Here is what in my tank, 
1 red tiger oscar
1 blood parrot
1 yellow lab
1 hap blue mori dolphin
1 jack dempsey
2 chinese algea eaters
1 reg pleco

Ya I know it a bit of a odd mix, but they all get along and have been together since babies the oscar and parrot tried bulling the jack but he showed them and that was it everyone keeps to them selves now.... Is that to many fish for my tank, or can I get more or not a good idea ?

Thanks for your help Rob


----------



## Number6 (Mar 13, 2003)

Eventually those fish will outgrow that tank and you will be forced to rehome some/all or buy a much larger tank. The question is when...

answer:
fish find any physical touch to be extremely stressful. Near touches are less stressful, but still stresses them. Stress will end in death... So my advice is that if the fish can get away from each other without nipping or near misses then you have time. If there is some chasing and nipping already (or attempts at nipping) then you are already out of time and the addition of more fish could be a disaster.

I hope that helps.


----------



## Rob1984 (Jan 4, 2012)

Hmmm, well the oscar and blood parrot went after jack as they thought they were king of the tank kinda thing ya know... And he nipped em both really good too, now they stay clear away from each other... There is lot of room if someone is chasing another out of there territory... Jack usually hides in the far back right corner and if someone is in his area he'll chase em away but they don't fight or bite at one another just him "defending" his terriotry kinda thing...

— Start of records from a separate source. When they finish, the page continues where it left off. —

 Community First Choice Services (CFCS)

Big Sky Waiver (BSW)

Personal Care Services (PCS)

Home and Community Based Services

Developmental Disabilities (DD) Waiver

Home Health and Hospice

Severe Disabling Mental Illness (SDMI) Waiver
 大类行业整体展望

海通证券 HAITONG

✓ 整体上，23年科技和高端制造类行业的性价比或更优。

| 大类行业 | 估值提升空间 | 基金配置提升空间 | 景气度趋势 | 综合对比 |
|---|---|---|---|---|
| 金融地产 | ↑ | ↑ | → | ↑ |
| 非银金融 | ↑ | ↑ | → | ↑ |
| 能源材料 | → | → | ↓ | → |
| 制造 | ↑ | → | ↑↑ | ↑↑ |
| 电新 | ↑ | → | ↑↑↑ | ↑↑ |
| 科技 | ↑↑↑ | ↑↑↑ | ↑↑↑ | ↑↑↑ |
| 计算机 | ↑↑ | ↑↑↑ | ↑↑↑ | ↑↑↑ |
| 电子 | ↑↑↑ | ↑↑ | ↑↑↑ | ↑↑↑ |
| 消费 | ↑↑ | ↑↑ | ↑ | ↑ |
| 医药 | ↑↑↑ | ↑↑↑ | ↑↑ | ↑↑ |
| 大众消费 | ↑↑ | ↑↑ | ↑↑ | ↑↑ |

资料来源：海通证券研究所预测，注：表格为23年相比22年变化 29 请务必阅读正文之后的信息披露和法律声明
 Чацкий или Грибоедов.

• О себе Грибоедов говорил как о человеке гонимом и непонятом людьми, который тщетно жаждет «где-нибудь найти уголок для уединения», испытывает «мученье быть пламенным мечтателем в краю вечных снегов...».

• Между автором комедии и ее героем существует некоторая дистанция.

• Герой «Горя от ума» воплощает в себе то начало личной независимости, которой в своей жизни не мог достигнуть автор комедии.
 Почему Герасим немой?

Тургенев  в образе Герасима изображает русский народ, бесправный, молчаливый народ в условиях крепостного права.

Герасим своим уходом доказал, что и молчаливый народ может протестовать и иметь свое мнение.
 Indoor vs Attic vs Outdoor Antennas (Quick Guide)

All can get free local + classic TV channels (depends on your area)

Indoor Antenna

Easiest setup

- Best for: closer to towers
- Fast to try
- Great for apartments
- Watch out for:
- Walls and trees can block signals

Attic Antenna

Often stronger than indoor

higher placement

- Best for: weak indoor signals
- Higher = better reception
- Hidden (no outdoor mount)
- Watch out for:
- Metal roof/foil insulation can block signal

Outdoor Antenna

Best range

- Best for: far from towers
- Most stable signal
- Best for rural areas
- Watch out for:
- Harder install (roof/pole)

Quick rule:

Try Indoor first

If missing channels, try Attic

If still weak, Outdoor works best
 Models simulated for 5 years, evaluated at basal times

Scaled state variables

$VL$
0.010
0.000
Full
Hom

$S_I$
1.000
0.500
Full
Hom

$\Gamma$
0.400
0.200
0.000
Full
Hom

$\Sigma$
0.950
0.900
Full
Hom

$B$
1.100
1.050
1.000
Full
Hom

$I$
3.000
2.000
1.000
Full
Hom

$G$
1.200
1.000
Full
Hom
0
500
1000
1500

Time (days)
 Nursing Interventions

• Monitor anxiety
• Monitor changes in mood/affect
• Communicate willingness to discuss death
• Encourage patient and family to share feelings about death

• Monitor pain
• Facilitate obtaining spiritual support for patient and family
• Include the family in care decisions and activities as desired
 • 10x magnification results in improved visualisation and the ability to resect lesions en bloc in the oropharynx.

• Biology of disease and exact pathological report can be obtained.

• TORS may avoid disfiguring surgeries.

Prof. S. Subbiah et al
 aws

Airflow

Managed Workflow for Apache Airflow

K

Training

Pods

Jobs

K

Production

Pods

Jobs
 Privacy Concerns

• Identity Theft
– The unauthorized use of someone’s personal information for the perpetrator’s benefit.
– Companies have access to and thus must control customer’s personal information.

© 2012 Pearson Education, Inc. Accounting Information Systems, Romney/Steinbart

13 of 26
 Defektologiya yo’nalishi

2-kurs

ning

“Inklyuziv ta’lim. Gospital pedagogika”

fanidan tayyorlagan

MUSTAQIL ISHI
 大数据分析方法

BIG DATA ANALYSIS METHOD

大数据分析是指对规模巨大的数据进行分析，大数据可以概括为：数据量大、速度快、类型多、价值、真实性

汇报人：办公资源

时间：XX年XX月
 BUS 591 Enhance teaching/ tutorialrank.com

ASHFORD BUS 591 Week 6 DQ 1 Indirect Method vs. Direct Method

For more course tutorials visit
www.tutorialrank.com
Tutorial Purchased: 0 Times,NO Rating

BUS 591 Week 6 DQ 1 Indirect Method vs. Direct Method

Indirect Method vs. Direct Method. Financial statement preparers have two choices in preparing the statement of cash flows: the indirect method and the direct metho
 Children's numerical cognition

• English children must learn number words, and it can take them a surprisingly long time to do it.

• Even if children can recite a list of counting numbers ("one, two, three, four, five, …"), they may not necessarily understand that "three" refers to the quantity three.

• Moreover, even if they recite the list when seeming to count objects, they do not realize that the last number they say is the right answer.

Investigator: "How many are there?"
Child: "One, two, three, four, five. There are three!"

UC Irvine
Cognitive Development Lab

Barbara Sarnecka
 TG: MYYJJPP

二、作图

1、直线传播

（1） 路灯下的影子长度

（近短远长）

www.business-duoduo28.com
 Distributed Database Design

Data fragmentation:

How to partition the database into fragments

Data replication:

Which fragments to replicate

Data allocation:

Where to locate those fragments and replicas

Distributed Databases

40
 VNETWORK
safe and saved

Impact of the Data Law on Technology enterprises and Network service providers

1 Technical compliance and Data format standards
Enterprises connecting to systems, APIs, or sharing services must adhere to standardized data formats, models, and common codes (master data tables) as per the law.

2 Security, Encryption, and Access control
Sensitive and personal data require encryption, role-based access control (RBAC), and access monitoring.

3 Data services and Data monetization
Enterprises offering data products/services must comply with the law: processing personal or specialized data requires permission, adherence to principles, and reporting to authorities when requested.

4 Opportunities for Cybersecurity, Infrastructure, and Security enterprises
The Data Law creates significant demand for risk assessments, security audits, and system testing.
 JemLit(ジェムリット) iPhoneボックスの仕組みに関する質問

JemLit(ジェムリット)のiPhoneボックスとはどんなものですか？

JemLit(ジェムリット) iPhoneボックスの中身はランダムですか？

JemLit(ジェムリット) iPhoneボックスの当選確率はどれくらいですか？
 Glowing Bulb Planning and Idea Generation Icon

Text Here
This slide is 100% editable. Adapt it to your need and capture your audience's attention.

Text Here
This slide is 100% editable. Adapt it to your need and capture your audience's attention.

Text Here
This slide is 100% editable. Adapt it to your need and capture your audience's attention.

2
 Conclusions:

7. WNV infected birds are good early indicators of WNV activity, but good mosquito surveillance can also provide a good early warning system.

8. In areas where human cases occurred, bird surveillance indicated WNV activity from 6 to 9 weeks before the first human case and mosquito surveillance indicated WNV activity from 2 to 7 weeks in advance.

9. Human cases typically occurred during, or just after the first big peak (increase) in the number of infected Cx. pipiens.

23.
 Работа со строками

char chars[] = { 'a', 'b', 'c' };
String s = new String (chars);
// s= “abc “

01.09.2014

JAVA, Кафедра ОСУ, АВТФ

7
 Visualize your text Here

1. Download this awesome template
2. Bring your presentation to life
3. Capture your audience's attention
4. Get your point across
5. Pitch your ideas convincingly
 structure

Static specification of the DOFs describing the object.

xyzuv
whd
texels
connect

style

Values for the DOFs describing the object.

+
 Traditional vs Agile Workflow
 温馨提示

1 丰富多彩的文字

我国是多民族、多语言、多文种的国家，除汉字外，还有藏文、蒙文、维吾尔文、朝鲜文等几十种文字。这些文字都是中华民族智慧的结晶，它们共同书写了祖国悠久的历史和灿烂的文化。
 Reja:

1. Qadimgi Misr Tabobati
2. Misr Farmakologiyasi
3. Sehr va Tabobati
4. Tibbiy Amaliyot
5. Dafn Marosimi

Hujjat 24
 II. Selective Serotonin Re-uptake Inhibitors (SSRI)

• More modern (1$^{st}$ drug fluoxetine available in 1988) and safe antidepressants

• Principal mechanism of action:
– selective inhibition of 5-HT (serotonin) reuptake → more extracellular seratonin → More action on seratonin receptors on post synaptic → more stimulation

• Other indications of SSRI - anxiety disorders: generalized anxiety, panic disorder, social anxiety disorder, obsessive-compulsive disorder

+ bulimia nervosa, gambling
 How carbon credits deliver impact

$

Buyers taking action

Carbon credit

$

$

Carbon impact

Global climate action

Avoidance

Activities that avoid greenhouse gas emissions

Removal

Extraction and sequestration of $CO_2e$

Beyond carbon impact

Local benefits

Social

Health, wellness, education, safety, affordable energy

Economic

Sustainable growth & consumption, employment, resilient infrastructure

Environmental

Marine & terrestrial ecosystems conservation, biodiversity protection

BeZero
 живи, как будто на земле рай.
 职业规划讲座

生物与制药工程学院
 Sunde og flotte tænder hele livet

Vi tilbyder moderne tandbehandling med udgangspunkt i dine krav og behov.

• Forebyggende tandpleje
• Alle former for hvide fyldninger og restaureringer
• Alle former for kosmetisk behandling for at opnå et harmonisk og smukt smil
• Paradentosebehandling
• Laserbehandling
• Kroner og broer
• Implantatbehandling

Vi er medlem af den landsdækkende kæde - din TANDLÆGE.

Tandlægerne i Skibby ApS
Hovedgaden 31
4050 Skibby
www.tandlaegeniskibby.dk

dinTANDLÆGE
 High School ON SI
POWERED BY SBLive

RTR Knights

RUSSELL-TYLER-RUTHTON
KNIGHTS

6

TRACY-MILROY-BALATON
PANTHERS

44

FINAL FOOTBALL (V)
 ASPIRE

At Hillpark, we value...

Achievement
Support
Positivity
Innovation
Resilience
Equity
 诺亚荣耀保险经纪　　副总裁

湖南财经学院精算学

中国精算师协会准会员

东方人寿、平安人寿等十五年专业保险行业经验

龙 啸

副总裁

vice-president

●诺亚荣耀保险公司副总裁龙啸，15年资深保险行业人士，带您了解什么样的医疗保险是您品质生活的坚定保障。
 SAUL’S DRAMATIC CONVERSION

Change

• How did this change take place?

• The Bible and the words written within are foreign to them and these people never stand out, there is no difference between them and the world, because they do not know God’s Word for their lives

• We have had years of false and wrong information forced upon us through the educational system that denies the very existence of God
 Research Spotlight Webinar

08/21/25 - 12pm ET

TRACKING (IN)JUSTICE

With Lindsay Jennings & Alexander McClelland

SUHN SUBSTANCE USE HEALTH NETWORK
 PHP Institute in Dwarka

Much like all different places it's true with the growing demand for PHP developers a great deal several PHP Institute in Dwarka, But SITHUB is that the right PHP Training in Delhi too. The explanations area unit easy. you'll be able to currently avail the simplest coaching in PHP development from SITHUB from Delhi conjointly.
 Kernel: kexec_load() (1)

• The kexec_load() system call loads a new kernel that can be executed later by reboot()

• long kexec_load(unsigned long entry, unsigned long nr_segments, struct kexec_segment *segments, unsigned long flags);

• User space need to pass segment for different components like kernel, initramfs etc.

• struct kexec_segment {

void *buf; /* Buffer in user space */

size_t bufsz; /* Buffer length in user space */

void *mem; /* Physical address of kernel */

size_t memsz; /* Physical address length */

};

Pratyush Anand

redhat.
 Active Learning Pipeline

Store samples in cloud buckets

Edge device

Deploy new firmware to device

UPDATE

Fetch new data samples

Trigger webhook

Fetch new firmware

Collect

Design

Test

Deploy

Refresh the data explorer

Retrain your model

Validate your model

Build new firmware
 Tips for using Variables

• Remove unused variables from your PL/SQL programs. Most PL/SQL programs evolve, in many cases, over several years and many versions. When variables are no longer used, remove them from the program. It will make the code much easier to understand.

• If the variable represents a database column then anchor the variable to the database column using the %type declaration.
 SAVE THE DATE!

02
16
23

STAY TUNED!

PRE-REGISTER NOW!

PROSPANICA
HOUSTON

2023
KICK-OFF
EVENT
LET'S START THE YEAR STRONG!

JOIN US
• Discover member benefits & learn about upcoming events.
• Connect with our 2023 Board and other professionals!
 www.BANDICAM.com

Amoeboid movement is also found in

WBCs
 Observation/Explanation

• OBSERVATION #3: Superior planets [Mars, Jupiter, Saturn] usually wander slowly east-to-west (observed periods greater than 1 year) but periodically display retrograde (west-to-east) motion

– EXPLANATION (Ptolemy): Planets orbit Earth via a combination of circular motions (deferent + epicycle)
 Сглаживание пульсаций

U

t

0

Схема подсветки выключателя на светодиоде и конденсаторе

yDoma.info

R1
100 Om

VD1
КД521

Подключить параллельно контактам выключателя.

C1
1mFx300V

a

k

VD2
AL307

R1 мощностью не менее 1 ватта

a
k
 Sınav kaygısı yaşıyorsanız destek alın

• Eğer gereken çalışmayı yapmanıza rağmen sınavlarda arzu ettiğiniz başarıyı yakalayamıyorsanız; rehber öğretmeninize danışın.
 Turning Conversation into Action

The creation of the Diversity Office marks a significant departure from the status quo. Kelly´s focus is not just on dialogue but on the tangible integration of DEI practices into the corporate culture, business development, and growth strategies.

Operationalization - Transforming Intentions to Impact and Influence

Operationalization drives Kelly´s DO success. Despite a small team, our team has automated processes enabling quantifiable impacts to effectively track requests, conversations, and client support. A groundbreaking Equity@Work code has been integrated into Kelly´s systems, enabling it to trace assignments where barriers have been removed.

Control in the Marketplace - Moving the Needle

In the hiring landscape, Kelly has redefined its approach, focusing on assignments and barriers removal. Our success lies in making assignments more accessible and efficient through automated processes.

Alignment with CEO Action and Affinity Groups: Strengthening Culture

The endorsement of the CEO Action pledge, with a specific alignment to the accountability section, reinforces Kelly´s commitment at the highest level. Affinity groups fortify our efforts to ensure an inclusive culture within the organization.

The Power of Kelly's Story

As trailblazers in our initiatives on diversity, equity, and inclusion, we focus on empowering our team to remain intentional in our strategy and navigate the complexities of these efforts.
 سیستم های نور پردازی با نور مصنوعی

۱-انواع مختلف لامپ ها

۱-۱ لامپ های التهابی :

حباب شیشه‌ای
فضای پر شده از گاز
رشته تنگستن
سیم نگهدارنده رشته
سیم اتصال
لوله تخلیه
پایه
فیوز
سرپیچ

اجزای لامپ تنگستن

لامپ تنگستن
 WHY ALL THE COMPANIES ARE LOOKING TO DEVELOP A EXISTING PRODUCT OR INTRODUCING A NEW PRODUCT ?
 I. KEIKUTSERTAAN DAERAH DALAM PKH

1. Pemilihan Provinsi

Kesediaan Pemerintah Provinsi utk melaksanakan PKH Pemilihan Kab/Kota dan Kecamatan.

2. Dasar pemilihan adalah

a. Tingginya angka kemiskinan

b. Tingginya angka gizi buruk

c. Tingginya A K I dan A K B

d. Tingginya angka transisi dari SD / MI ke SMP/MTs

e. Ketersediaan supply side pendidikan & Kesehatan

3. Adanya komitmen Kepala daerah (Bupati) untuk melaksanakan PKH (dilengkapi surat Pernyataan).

Also how much of a bigger tank would be needed for these guys ? Tank we have now is 48Lx18Wx19H


----------



## Darkside (Feb 6, 2008)

A 6', 180 gallon is the minimum I would try this sort of thing in.


----------



## Adrian101 (Jan 24, 2011)

Also you may want to start doing the water changes every week as Os especially are very messy.


----------



## Rob1984 (Jan 4, 2012)

Well so far no one is really "messy" but the parrot moves a lot of the stones and stuff around.....


----------



## Mr.Dempsey (Jan 4, 2012)

how big is each fish?


----------



## Rob1984 (Jan 4, 2012)

blood parrot 4"
Oscar almost 4" or so
Dolphin and Yellow lab 2" or so 
Jack dempsey 6" or so
Chinese algea eaters 2" at most
Pleco about 4 "

These are just guessing too.... Give or take a bit for measurement


----------



## Adrian101 (Jan 24, 2011)

Well if its a common pleco those get massive and are poop machines. I didn't mean messy as in they move stuff i ment they create large amounts of waste compared to other fish their size.


----------



## AulonoKarl (Mar 9, 2012)

The Oscar and Pleco, I know for sure, are about to become extremely messy. 
I wouldn't keep either of these fish in a tank under 125 gallons. I've made that mistake in the past. They get so messy around 7" or so that I was having to do heavy vacuuming/50% water changes every other day.


----------



## Rob1984 (Jan 4, 2012)

Well that's good to know around 7" or so... As of right now the pleco is like 4" he pretty small yet and the oscar is small yet too


----------